Болезненно возбуждаясь, брызгая слюной и выкатывая рыбьи глаза, он кричал с какой-то идиотической запальчивостью: «Всех их диктаторов — Гитлера, Муссолини, Сталина, Черчилля — собрать и свезти куда-нибудь на необитаемый остров. Дать каждому но шпаге: пожалуйста, воюйте, если хотите».
Одно время он был вахманом при русских пленных. «Хорошие люди и у всех красивые глаза, а зубы все до одного целые», — рассказывал он, восхищенно улыбаясь и не замечая угрюмых взглядов «цивилен». Он недолго оставался в соседнем команде. Скоро его куда-то перевели, или, может быть, кто-нибудь на него донес.
До того, как началась война с Россией, я почти с гордостью думал о том, как много я перенес: поражение всего, во что я верил, разлуку с близкими, голод, рабство каторжный труд.

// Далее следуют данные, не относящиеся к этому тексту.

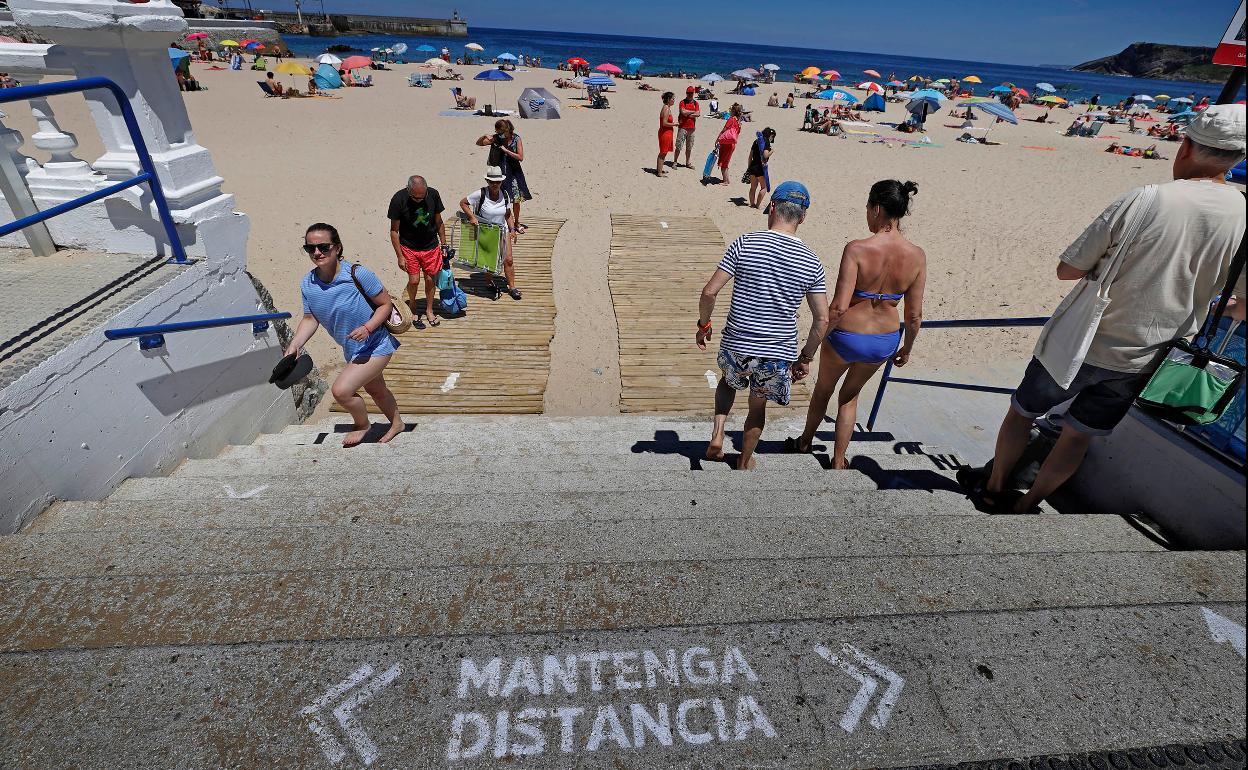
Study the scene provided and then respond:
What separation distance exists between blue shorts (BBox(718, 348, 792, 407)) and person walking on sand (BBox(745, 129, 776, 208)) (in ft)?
32.6

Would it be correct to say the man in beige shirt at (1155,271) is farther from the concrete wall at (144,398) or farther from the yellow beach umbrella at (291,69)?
the yellow beach umbrella at (291,69)

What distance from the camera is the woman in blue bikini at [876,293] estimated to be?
3.38 meters

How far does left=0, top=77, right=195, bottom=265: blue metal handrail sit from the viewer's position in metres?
2.88

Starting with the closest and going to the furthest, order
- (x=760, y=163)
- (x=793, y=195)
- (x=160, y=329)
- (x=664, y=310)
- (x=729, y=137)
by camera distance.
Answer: (x=793, y=195) < (x=160, y=329) < (x=664, y=310) < (x=760, y=163) < (x=729, y=137)

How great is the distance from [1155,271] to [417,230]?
634cm

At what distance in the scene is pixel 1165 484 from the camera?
9.69 ft

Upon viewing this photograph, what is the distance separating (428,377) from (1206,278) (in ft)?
20.1

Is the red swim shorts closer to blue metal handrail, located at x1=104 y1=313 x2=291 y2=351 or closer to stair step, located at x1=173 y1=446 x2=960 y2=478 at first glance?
blue metal handrail, located at x1=104 y1=313 x2=291 y2=351

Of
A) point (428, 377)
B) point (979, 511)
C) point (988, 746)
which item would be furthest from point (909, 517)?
point (428, 377)

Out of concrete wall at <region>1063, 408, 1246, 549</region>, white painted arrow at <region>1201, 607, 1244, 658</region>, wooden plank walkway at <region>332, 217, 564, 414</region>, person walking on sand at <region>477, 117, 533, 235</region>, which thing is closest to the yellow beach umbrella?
person walking on sand at <region>477, 117, 533, 235</region>

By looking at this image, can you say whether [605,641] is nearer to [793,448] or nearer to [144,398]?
[793,448]

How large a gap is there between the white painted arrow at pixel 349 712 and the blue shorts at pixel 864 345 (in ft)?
9.90

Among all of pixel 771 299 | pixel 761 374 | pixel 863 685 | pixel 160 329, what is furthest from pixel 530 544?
pixel 160 329

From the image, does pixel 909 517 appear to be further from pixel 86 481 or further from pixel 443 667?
pixel 86 481
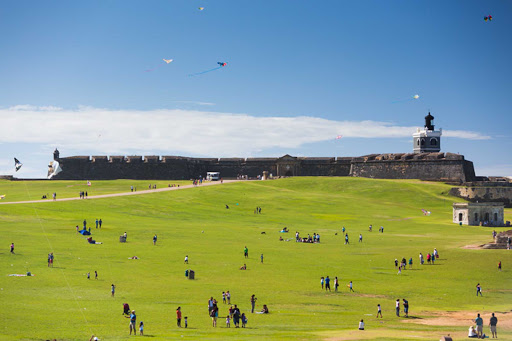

Но слушая рассказы, как из ближнего лагеря для русских пленных грузовики каждый день увозили трупы, как иногда в груде наваленных голых тел еще шевелилась рука или нога и капала на дорогу кровь, я перестал думать о том, какой я несчастный. Ужас перед страданиями русских пленных заслонил во мне сожаление о моей собственной жизни. Теперь, когда я ложился вечером на мой набитый соломой тюфяк, мне было стыдно нашего благополучия на ферме.